### Exercise set
**A)** Rewrite the passage of the blog post starting at "We Made it Home" and ending at "SOME audience participation.", changing "students" to "pupils".
**B)** For each statement, say yes or no based on the blog post, and quote the words that settle it: (i) The writer's class starts at 9 am. (ii) All six students on the roster attended the class. (iii) The writer has bought more of the author's books since learning about his politics.

### Source text
Start

We Made it Home
Jul. 29th, 2019 01:48 pmMy Loft class was a disaster, though I did my flailing best.
The disaster was that, though I had six students on my roster, HALF the class failed to show up, and so i had THREE students. Let me tell you, it is tough to play a room with three, bleary-eyed (my class starts at 9 am) teenagers, ESPECIALLY since my class is structured under the assumption that I will get at least SOME audience participation.
Crickets.
So, that was one of the longest three hours of my life.
I mean, I think the actual information that I gave was useful and possibly vaguely entertaining, but l'm the kind of extrovert that when the class is low-energy, it's a struggle for me to rise above that. My lecture was understandably a little scattered and wandering--more than usual--since my brain was still half at home wondering how I can make the "soft food" diet exciting for Shawn and not send Mason and I into some kind of health crises of our own.
I did write a couple of story starts that I'm tempted to share with you all under the cut. You might be able to guess one of the exercises we did in class based on the story. If you've ever taken a class with me on writing, you know that I love to talk about Orson Scot Card's "cost of magic" which is an idea he put forward in one of his books on writing SF/F. (Yes, OSC is a terrible human being with awful politics, but I loved Ender's Game and think that a lot of his advice on how to write was valuable and not diminished by his odious politics. I won't say "fight me," because, frankly, whatever you have to say on the matter is probably right. Thing is, I bought my copy of Ender's Game before I knew about his politics and I have stuck to my guns and have bought nothing from him since, which is the best way I can think of to protest.) Anyway, I'm pretty sure the thing I do in class is only loosely based on his idea, but we talk about how boring characters who have no weaknesses are and play a "game" (really, brainstorming) that involves making a list of random costs and random "super powers" and then I ask people to write stories based on one of each.

End

### Data supplied
Start

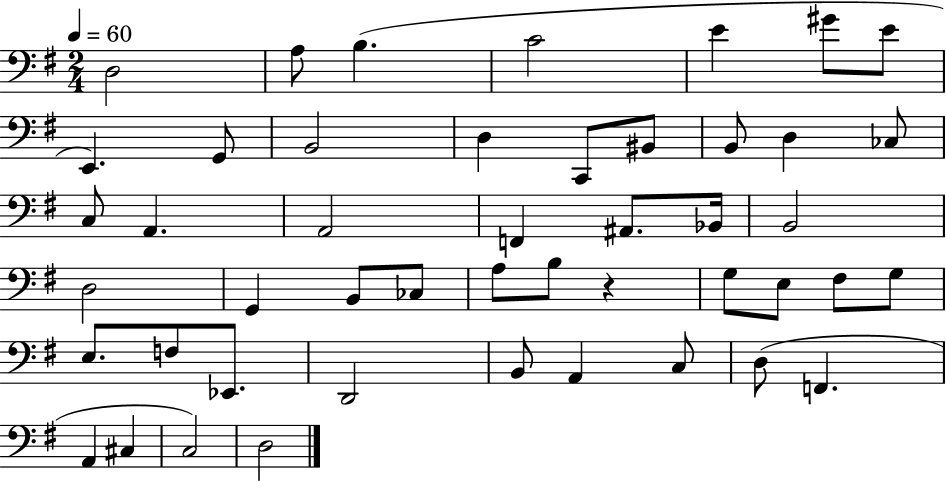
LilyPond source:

{
  \clef bass
  \numericTimeSignature
  \time 2/4
  \key g \major
  \tempo 4 = 60
  \repeat volta 2 { d2 | a8 b4.( | c'2 | e'4 gis'8 e'8 | \break e,4.) g,8 | b,2 | d4 c,8 bis,8 | b,8 d4 ces8 | \break c8 a,4. | a,2 | f,4 ais,8. bes,16 | b,2 | \break d2 | g,4 b,8 ces8 | a8 b8 r4 | g8 e8 fis8 g8 | \break e8. f8 ees,8. | d,2 | b,8 a,4 c8 | d8( f,4. | \break a,4 cis4 | c2) | d2 | } \bar "|."
}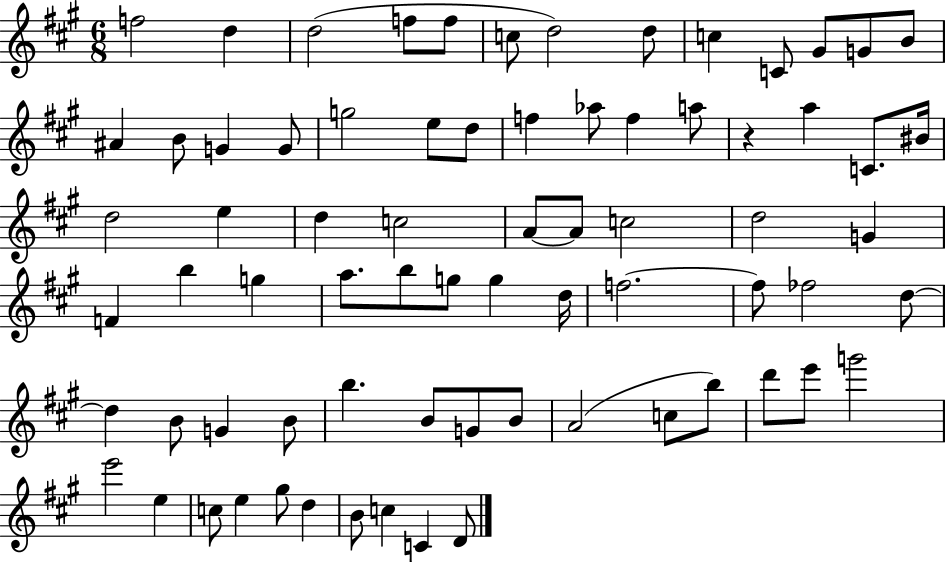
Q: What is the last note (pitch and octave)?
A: D4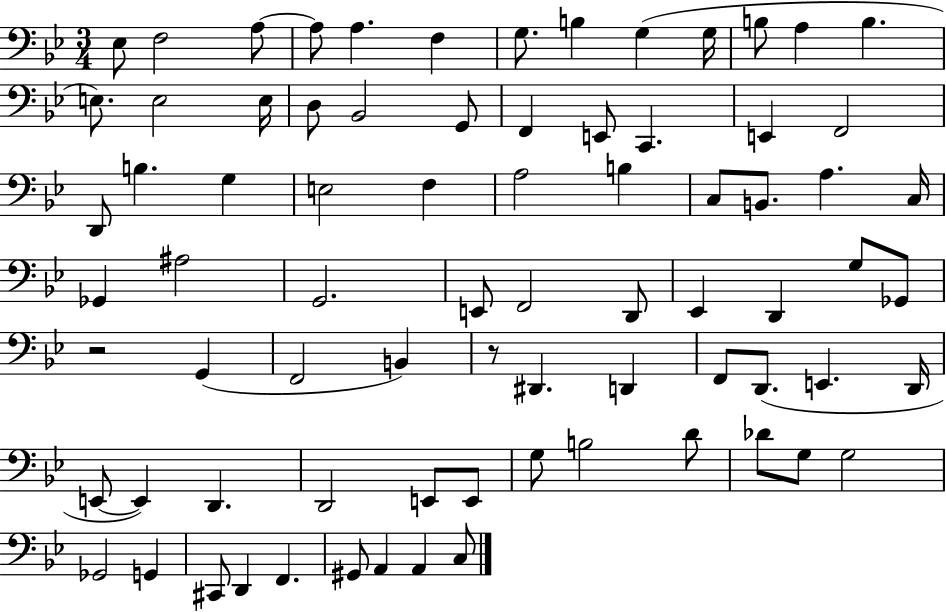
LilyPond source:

{
  \clef bass
  \numericTimeSignature
  \time 3/4
  \key bes \major
  \repeat volta 2 { ees8 f2 a8~~ | a8 a4. f4 | g8. b4 g4( g16 | b8 a4 b4. | \break e8.) e2 e16 | d8 bes,2 g,8 | f,4 e,8 c,4. | e,4 f,2 | \break d,8 b4. g4 | e2 f4 | a2 b4 | c8 b,8. a4. c16 | \break ges,4 ais2 | g,2. | e,8 f,2 d,8 | ees,4 d,4 g8 ges,8 | \break r2 g,4( | f,2 b,4) | r8 dis,4. d,4 | f,8 d,8.( e,4. d,16 | \break e,8~~ e,4) d,4. | d,2 e,8 e,8 | g8 b2 d'8 | des'8 g8 g2 | \break ges,2 g,4 | cis,8 d,4 f,4. | gis,8 a,4 a,4 c8 | } \bar "|."
}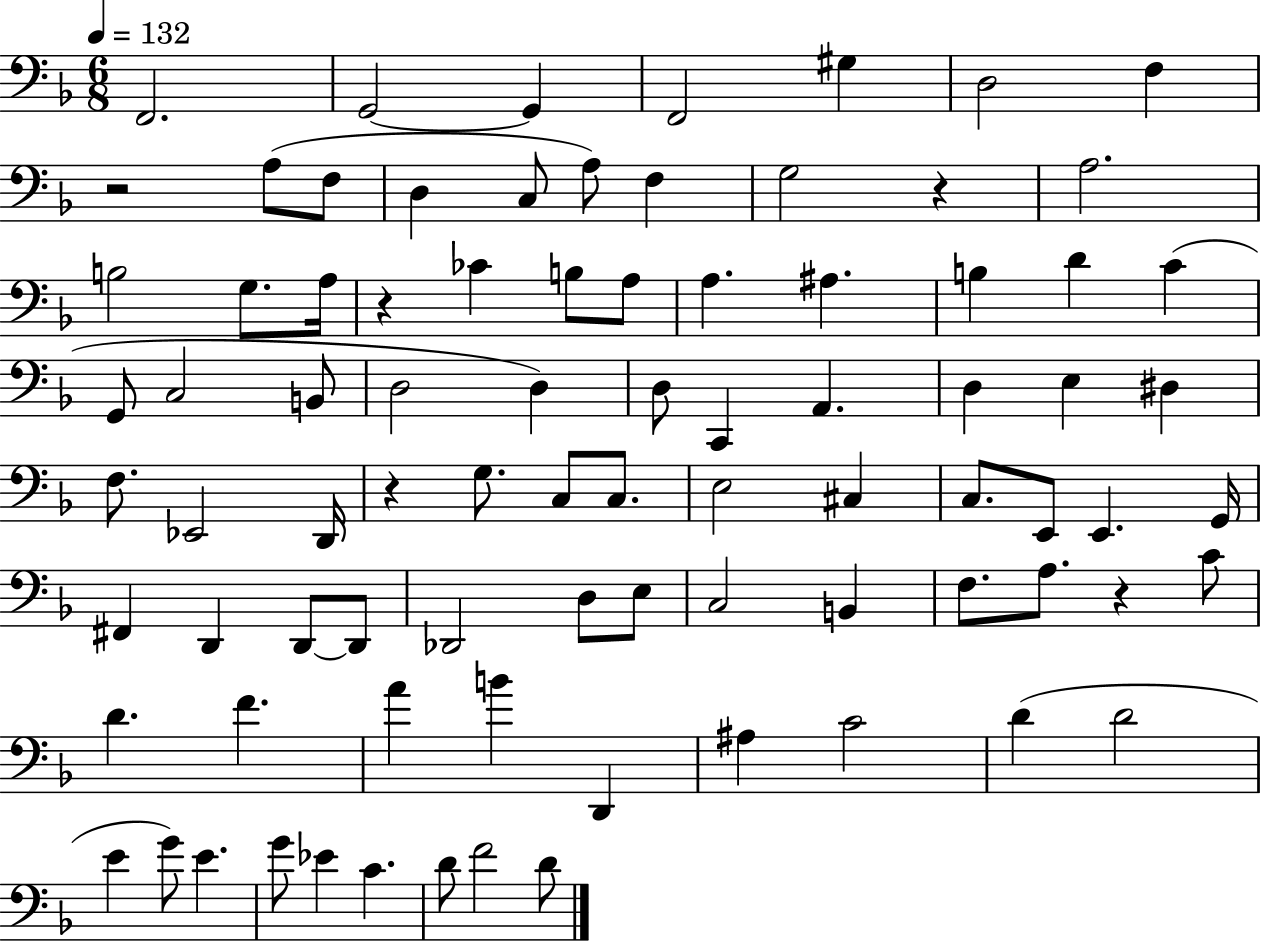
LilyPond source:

{
  \clef bass
  \numericTimeSignature
  \time 6/8
  \key f \major
  \tempo 4 = 132
  f,2. | g,2~~ g,4 | f,2 gis4 | d2 f4 | \break r2 a8( f8 | d4 c8 a8) f4 | g2 r4 | a2. | \break b2 g8. a16 | r4 ces'4 b8 a8 | a4. ais4. | b4 d'4 c'4( | \break g,8 c2 b,8 | d2 d4) | d8 c,4 a,4. | d4 e4 dis4 | \break f8. ees,2 d,16 | r4 g8. c8 c8. | e2 cis4 | c8. e,8 e,4. g,16 | \break fis,4 d,4 d,8~~ d,8 | des,2 d8 e8 | c2 b,4 | f8. a8. r4 c'8 | \break d'4. f'4. | a'4 b'4 d,4 | ais4 c'2 | d'4( d'2 | \break e'4 g'8) e'4. | g'8 ees'4 c'4. | d'8 f'2 d'8 | \bar "|."
}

End

### Written answers
**A)**
We Made it Home
Jul. 29th, 2019 01:48 pmMy Loft class was a disaster, though I did my flailing best.
The disaster was that, though I had six pupils on my roster, HALF the class failed to show up, and so i had THREE pupils. Let me tell you, it is tough to play a room with three, bleary-eyed (my class starts at 9 am) teenagers, ESPECIALLY since my class is structured under the assumption that I will get at least SOME audience participation.

**B)**
(i) Yes: "my class starts at 9 am"
(ii) No: "HALF the class failed to show up, and so i had THREE students"
(iii) No: "have bought nothing from him since"